### PEKERJAAN YANG DIMINTA
(1) Ulangi secara persis bagian kutipan berita harga minyak dari "Dengan pergerakan itu, harga" sampai "di kisaran 40%.".
(2) Jawablah pertanyaan berikut berdasarkan kutipan berita harga minyak.
(a) Berapa persen harga minyak light sweet (WTI) kontrak Februari 2019 turun dalam seminggu?
(b) Selama berapa pekan berturut-turut harga minyak membukukan performa mingguan negatif?
(c) Kapan harga minyak mentah dunia menyentuh level tertingginya dalam 4 tahun terakhir?

### KUTIPAN YANG DISEDIAKAN
───

3 Pekan Beruntun Harga Minyak Cetak Performa Mingguan Negatif
Raditya Hanung, CNBC Indonesia
29 December 2018 17:35

Jakarta, CNBC Indonesia - Di sepanjang pekan ini harga minyak dunia masih belum bosan membukukan pelemahan. Dalam seminggu, harga minyak light sweet (WTI) kontrak Februari 2019 turun sebesar 1,03% secara point-to-point, sementara harga brent kontrak Februari 2019 juga amblas 3,01% di periode yang sama.
Dengan pergerakan itu, harga si emas hitam sudah membukukan performa mingguan negatif selama 3 pekan berturut-turut. Adapun sejak menyentuh level tertingginya dalam 4 tahun terakhir pada awal Oktober 2018 silam, harga minyak mentah dunia sudah merosot di kisaran 40%.

───

### INFORMASI YANG DISEDIAKAN
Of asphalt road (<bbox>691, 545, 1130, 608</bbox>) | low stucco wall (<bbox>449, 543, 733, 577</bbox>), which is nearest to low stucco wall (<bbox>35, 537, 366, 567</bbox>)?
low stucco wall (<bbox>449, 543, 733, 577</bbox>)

───

### KUNCI JAWABAN
(1)
Dengan pergerakan itu, harga si emas hitam sudah membukukan performa mingguan negatif selama 3 pekan berturut-turut. Adapun sejak menyentuh level tertingginya dalam 4 tahun terakhir pada awal Oktober 2018 silam, harga minyak mentah dunia sudah merosot di kisaran 40%.

(2)
(a) 1,03% secara point-to-point
(b) 3 pekan
(c) Pada awal Oktober 2018